### [SUPPLIED PASSAGE]
=====

Harrison and others v Shepherd Homes Ltd and others

Costs – Costs order. Issues arose regarding costs in relation to parties against whom the claim had been stayed. Having given consideration to the relevant principles in operation where there had been no determination of liability, the Technology and Construction Court held that in all the circumstances, the appropriate order as between the claimants and the relevant parties was that there should be no order as to costs except for certain discrete applications. 

SRJ v Person(s) Unknown (Author And Commenters of Internet Blogs)

Practice – Pre-trial or post-judgment relief. The claimant was a corporate entity which provided services to the United Kingdom and other governments. The defendant was a former employee of the claimant and the author of at least two blogs in which confidential information was published. The claimant sought an order requiring the respondent solicitors for the defendant, to disclose his name. The Queen's Bench Division dismissed the application and held that the disclosure of the client's name would have the practical effect of disclosing confidential communications between lawyer and client. 

R v Midgley

Criminal law – Appeal. The defendant was convicted of the alleged historical sexual abuse of his step-daughter. He appealed, relying on the fresh evidence of a man who also worked at the workshop where the abuse had allegedly occurred. The Court of Appeal, Criminal Division, dismissing his appeal against conviction, held that the fresh evidence did not render the conviction unsafe, since the evidence did not establish that the assaults could not have taken place.

=====

### [DATASET RECORDS]

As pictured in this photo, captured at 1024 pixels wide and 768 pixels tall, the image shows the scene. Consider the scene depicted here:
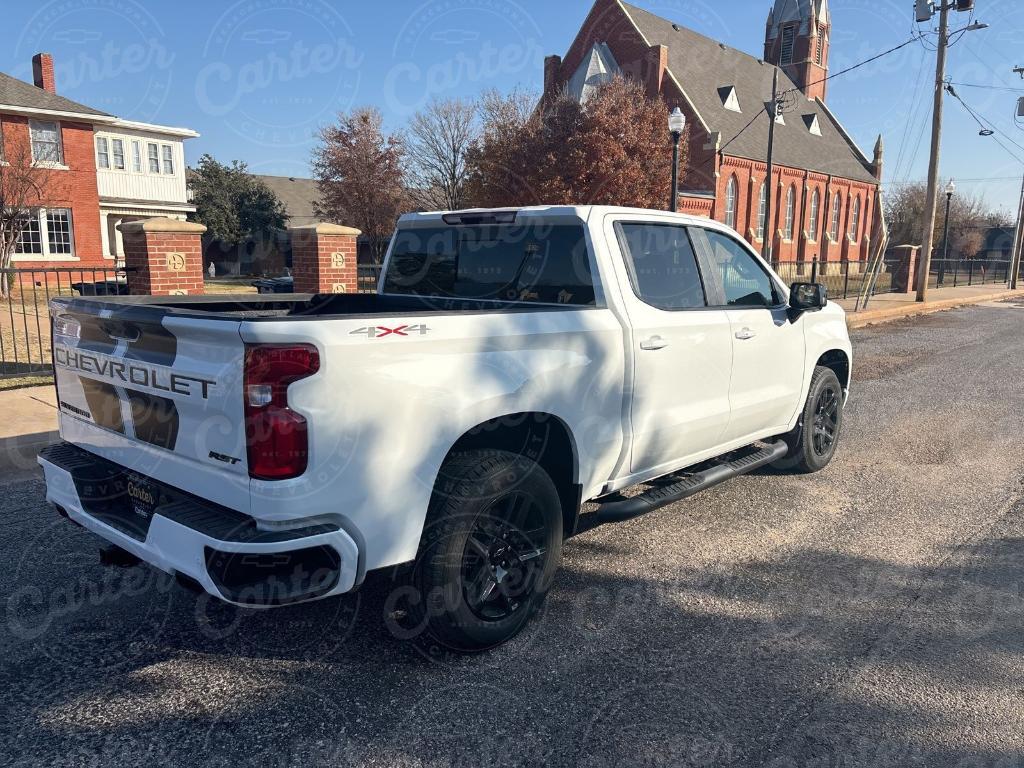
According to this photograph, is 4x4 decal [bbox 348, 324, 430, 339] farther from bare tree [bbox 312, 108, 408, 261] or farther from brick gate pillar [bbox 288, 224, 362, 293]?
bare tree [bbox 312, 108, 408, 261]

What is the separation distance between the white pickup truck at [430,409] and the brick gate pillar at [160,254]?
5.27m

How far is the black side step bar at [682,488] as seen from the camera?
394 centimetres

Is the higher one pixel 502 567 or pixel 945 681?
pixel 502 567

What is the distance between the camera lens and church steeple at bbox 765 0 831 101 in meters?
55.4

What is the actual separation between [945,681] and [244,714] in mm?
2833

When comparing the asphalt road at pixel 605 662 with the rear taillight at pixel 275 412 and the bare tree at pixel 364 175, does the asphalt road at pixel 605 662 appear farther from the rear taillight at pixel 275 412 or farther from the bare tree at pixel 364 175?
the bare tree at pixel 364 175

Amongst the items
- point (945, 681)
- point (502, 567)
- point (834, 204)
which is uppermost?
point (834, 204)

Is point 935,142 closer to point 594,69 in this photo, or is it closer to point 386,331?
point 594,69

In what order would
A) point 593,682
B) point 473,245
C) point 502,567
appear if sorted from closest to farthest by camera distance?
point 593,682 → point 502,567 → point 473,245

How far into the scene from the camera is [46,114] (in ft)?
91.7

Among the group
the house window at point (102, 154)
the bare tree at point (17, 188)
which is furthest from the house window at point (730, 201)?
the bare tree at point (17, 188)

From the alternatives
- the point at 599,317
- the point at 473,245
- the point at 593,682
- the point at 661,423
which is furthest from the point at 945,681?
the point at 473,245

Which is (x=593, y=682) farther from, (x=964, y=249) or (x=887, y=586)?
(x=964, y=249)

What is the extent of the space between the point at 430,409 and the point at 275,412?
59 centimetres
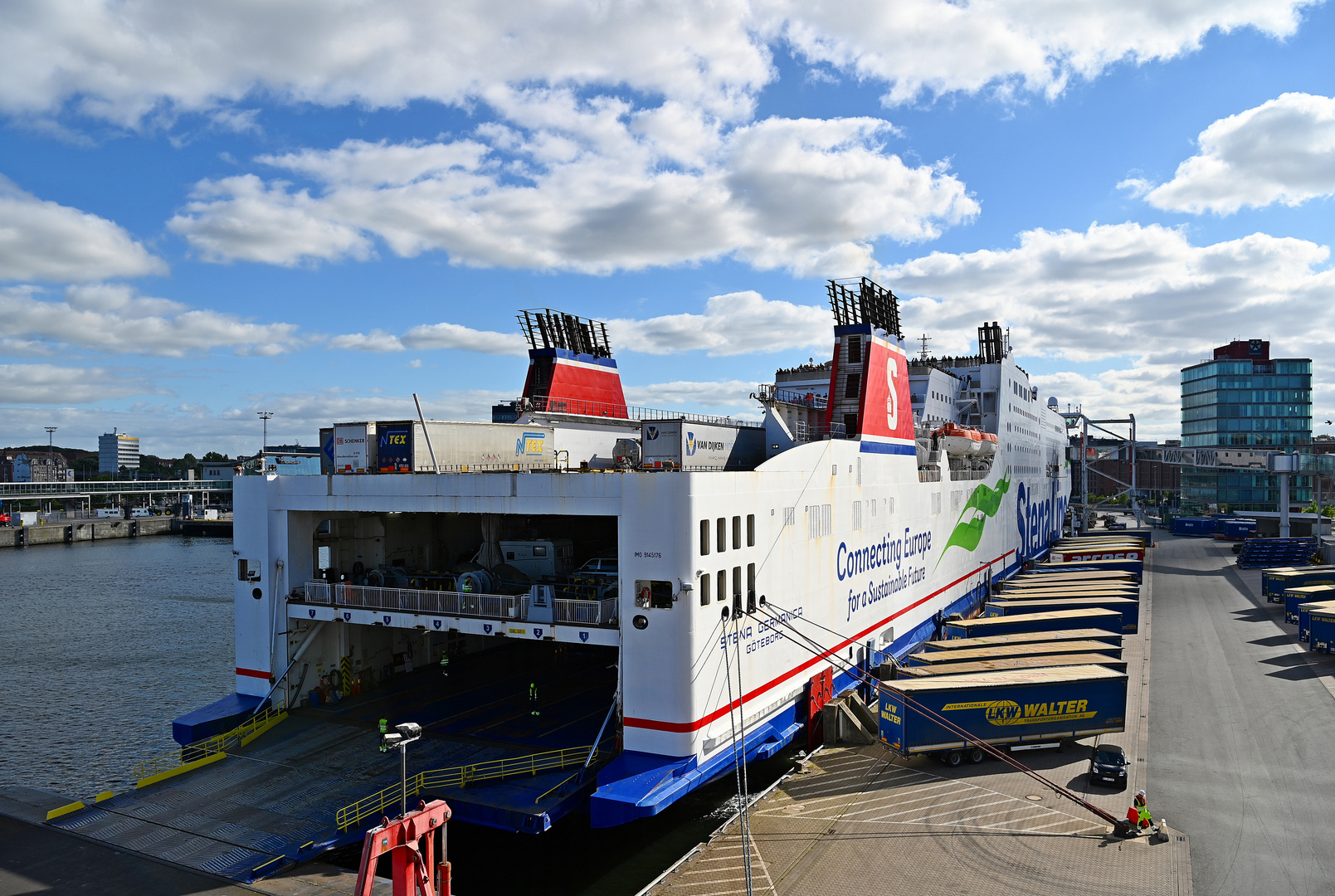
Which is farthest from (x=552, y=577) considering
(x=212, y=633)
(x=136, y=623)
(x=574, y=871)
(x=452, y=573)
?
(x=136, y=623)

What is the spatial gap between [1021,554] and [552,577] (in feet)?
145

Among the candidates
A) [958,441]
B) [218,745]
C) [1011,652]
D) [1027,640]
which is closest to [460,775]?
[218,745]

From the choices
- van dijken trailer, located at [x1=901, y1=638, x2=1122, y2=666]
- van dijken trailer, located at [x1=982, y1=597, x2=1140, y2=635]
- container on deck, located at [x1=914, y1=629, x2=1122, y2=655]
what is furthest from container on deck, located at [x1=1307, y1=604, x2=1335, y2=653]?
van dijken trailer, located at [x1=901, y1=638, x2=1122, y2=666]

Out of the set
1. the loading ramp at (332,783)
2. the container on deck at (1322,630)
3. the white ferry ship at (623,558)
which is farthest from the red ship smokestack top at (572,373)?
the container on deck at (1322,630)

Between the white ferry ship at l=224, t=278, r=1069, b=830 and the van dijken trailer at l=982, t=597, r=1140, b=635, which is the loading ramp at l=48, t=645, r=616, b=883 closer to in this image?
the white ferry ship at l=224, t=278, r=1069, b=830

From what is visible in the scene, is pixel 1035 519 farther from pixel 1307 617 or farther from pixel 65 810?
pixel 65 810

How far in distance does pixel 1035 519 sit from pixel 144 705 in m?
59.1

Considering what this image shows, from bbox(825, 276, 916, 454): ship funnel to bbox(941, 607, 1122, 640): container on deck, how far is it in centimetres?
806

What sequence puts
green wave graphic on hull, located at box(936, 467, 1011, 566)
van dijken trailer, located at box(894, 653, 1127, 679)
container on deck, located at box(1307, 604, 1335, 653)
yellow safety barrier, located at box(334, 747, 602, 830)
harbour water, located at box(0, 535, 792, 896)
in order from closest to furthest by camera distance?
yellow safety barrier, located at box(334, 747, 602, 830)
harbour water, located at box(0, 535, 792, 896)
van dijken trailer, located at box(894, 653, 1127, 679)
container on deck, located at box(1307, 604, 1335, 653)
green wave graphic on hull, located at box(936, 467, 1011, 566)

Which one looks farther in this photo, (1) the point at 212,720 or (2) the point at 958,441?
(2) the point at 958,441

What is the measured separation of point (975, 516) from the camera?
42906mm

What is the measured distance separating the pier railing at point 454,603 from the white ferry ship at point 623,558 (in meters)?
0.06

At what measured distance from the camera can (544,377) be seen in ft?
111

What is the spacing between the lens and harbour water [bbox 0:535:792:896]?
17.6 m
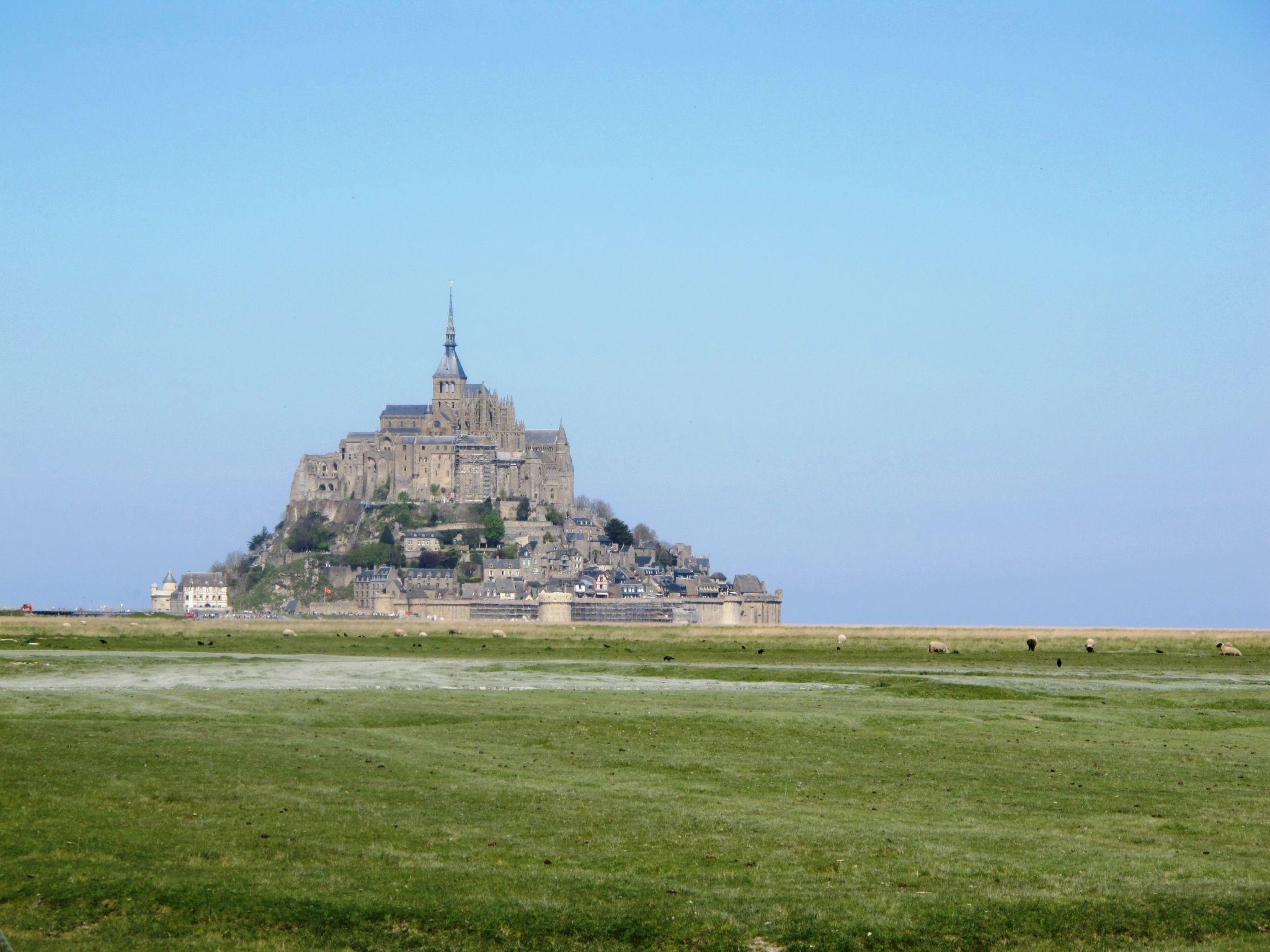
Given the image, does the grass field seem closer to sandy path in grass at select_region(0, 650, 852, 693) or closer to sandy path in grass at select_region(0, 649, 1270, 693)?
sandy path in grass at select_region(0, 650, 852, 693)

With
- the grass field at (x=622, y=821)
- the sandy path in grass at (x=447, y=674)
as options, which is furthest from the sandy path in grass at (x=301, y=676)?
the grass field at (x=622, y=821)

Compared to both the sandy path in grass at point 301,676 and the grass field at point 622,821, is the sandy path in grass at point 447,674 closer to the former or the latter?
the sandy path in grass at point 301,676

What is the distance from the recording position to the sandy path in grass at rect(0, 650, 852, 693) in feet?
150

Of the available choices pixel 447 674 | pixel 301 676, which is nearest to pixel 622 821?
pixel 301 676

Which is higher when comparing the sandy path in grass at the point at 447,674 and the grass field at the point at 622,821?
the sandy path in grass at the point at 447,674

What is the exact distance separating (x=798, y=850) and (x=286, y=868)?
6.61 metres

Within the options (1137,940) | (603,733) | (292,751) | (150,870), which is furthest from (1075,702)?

=====

### [EXERCISES TO COMPLETE]
**a.** Write out the case summaries between "Harrison and others" and "of Internet Blogs)", inclusive, switching "Homes" to "Estates".
**b.** In the case summaries, which court dismissed the application in SRJ v Person(s) Unknown?
**c.** Finish out the next part of the case summaries, starting after their final sentence.

### [ANSWERS TO THE PROBLEMS]
**a.**
Harrison and others v Shepherd Estates Ltd and others

Costs – Costs order. Issues arose regarding costs in relation to parties against whom the claim had been stayed. Having given consideration to the relevant principles in operation where there had been no determination of liability, the Technology and Construction Court held that in all the circumstances, the appropriate order as between the claimants and the relevant parties was that there should be no order as to costs except for certain discrete applications. 

SRJ v Person(s) Unknown (Author And Commenters of Internet Blogs)

**b.** The Queen's Bench Division.

**c.**
*Ifejika v Ifejika and another

Design – Design right. The claimant brought proceedings against his brother, the first defendant, and the second defendant for infringement of a United Kingdom registered design and of UK unregistered design rights in respect of a contact lens cleaning device. A judge had found that the unregistered design rights relied on by the claimant had been infringed by sales by the second defendant of two products and he ordered an account in relation to the sales of one product. The Intellectual Property and Enterprise Court, having considered the relevant profit made by the first claimant from the sale of the product, held that he was liable to pay the claimant the sum of £15,800. 

R (on the application of Natalia Heritage) v Secretary of State for the Home Department and another

Immigration – Leave to remain. Following the claimant Russian national's divorce from a British citizen, the defendant Secretary of State refused her further leave to remain in the United Kingdom. The claimant sought judicial review, relying on the fact that her former spouse had worked elsewhere in the European Union during their marriage. The Upper Tribunal (Immigration and Asylum Chamber), in allowing the application, held that the Secretary of State's decision had been Wednesbury unreasonable in failing to take into account that the claimant had been exercising rights as a family member under the Treaty on the Functioning of the European Union for some of the period she had been in the UK.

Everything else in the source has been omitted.